** START OF Reading passage **

# New Bear Season Limit.



## hunterboy96 (Mar 31, 2011)

I was reading this on gohuntgeorgia about the deer season and doe days and I came across bear season.

Here's the link http://www.gohuntgeorgia.com/sites/default/files/uploads/wildlife/hunting/pdf/regulations/proposed/Public%20Notice_Hunting%20Regulations_2011-2013.pdf

I don't really bear hunt but thought yall could use this information.


----------



## bfriendly (Apr 1, 2011)

WOW, are you kidding me?!  I feel like going to that meeting in Smyrna was worth while. Like someone actually listened to me because I got off the couch and raised my voice.


----------



## blackbear (Apr 2, 2011)

Thanks for posting Hunterboy,I read that the bear population in north Ga. is 300...I think they kinda R asleep at the wheel on the arithmetic...what wuz the total harvest last season 2010?


----------



## yellowhammer73 (May 2, 2011)

** END OF Reading passage **
** START OF Entries shown **

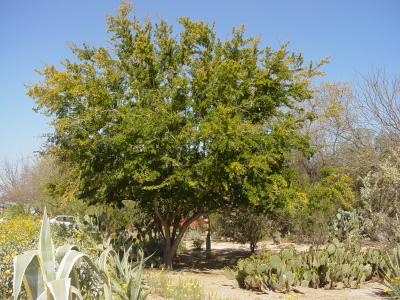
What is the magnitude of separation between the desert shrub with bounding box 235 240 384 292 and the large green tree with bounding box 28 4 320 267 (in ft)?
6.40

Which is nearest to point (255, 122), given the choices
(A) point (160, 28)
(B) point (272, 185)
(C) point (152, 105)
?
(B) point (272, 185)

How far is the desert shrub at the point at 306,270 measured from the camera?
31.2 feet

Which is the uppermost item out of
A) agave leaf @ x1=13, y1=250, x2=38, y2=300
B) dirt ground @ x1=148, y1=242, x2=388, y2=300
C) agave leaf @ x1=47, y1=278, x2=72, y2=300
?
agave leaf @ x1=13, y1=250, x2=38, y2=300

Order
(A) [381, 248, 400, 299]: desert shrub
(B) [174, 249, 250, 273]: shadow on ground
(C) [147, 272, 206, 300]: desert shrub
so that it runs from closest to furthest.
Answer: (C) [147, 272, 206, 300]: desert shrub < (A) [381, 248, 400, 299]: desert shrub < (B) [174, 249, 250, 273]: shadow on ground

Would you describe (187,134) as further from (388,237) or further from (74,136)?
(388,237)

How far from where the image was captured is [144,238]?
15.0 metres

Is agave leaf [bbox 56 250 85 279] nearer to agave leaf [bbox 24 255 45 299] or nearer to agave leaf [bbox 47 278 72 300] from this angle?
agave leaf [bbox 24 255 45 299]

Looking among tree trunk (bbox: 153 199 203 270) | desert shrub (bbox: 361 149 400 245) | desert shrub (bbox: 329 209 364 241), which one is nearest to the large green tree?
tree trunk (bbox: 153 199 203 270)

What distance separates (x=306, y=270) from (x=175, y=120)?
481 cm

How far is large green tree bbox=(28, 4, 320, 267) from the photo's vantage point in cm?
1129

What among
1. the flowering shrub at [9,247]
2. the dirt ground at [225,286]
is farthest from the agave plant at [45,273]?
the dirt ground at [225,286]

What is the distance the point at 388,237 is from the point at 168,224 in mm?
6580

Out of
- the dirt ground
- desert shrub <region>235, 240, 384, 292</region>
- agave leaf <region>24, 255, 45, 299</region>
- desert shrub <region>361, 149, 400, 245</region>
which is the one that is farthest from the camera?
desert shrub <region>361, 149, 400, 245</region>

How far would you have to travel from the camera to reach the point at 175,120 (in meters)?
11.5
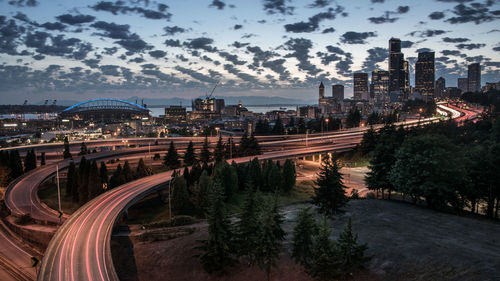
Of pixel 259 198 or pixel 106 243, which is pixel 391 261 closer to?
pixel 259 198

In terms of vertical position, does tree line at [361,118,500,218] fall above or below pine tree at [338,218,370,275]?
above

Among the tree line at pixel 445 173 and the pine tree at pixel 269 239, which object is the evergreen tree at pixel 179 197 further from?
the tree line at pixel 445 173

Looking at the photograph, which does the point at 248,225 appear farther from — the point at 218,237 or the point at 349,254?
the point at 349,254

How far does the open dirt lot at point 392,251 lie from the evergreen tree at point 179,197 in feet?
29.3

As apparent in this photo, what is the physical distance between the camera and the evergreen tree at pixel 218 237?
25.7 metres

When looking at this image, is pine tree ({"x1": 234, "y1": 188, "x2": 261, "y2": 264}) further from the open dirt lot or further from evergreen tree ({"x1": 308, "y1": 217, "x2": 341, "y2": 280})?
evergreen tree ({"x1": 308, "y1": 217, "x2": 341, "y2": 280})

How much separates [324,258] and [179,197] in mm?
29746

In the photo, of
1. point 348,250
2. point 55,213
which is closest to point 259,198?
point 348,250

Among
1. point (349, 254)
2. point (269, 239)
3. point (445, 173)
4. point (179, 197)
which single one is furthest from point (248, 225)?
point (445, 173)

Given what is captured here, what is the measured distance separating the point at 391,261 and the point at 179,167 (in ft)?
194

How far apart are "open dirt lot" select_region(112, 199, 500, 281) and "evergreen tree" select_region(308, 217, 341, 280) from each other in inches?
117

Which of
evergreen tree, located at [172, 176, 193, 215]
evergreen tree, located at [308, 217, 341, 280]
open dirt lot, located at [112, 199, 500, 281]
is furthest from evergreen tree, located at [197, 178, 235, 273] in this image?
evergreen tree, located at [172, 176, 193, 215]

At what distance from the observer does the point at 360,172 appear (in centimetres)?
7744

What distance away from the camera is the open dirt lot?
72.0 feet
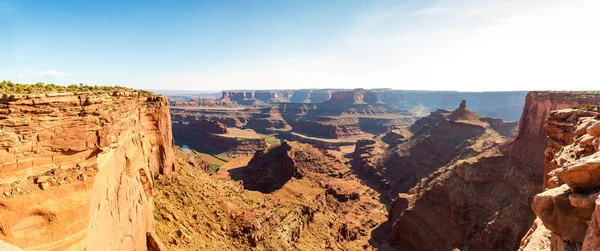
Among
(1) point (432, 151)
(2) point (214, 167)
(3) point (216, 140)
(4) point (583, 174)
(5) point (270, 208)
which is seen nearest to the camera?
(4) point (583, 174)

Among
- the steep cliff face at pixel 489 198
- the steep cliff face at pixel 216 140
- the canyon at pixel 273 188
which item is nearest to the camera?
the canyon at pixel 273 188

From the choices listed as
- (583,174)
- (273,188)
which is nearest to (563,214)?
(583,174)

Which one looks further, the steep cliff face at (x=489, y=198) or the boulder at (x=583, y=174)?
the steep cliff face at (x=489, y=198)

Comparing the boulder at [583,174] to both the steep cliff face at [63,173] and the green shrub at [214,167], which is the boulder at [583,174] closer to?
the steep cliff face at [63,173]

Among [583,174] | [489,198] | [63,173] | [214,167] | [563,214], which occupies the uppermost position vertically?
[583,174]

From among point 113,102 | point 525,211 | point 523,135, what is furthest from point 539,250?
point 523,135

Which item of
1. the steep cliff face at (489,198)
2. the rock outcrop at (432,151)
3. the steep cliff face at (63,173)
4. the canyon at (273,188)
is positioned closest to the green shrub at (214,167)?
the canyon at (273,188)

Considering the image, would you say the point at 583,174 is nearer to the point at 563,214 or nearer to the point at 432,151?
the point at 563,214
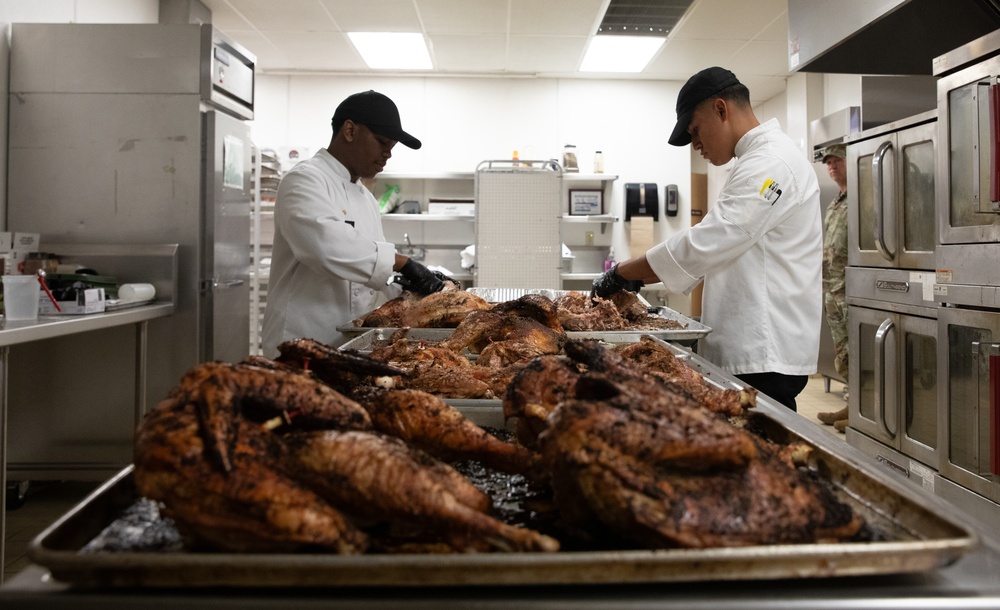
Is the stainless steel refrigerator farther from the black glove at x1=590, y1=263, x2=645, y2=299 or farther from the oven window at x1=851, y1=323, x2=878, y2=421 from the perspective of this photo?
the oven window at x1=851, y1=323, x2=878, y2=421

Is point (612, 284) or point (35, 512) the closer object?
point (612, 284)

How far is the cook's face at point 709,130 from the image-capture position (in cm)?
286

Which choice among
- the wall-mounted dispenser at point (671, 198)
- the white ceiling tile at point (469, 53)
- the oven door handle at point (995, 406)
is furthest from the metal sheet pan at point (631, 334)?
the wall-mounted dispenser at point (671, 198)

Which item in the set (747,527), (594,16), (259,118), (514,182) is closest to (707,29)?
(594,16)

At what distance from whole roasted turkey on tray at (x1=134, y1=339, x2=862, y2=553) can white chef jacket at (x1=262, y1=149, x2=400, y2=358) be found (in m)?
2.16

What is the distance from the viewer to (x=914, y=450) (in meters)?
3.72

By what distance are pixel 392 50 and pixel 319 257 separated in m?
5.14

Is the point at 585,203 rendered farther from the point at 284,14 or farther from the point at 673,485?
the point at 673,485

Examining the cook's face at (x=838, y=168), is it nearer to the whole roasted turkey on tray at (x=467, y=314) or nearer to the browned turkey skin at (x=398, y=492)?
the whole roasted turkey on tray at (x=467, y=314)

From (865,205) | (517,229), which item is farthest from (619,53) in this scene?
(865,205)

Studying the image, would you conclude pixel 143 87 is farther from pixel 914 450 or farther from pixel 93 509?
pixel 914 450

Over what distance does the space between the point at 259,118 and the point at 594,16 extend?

** END OF Entries shown **

• Task instructions:
A. Please retype the records from their start through the line containing "15.0 metres", including both ends, and leave out the pictures.
B. Extend the bear season thread from the point where it stops.
These records bear no relation to the bear season thread.

• Results:
A.
What is the magnitude of separation between the desert shrub with bounding box 235 240 384 292 and the large green tree with bounding box 28 4 320 267 (in ft)?
6.40

Which is nearest to point (255, 122), given the choices
(A) point (160, 28)
(B) point (272, 185)
(C) point (152, 105)
?
(B) point (272, 185)

How far is the desert shrub at the point at 306,270 measured from the camera?
31.2 feet

Which is the uppermost item out of
A) agave leaf @ x1=13, y1=250, x2=38, y2=300
B) dirt ground @ x1=148, y1=242, x2=388, y2=300
C) agave leaf @ x1=47, y1=278, x2=72, y2=300
?
agave leaf @ x1=13, y1=250, x2=38, y2=300

Order
(A) [381, 248, 400, 299]: desert shrub
(B) [174, 249, 250, 273]: shadow on ground
(C) [147, 272, 206, 300]: desert shrub
so that it runs from closest to furthest.
Answer: (C) [147, 272, 206, 300]: desert shrub < (A) [381, 248, 400, 299]: desert shrub < (B) [174, 249, 250, 273]: shadow on ground

Would you describe (187,134) as further from (388,237) or further from (74,136)?
(388,237)

How far from where the image was captured is [144,238]?
15.0 metres

B.
thanks for the info. i have land in twiggs i can hunt and it is eat up with bear.


----------



## GEARFREAK (May 6, 2011)

*Bear Season*

I wish that they had changed the season for South Georgia hunting.  Since Florida doesn't have a bear season, they now have a bear problem and bears come across the line into S. GA.  But South GA only has 9 days of bear season...totally nutts!  Bear Run Lodge always has huge success numbers but doesn't put a dent in the population of Clinch and Ware counties.  If N. GA only has a population of 300, you would be lucky to see one whereas most S. GA counties have that number in each county.


----------



## Unicoidawg (May 6, 2011)

CharlesWalthour said:


> If N. GA only has a population of 300, you would be lucky to see one whereas most S. GA counties have that number in each county.



I don't know how correct those #'s are.... there are bears all over these mountains.


----------



## Coastie (May 6, 2011)

Hey guys, those are the proposed changes. You will have to wait a few weeks to see what the final regulation changes actually are.


----------



## king killer delete (May 8, 2011)

*I wish that would happen in south GA for the Gators*

I think we got more gators than we do bears and I think we need to take care of the bears and the gators,


----------



## Marlin_444 (May 10, 2011)

All I want for Bear Season is a (one) Mature 300 pounder...  

But if two present a shot, well...  Hmmmm...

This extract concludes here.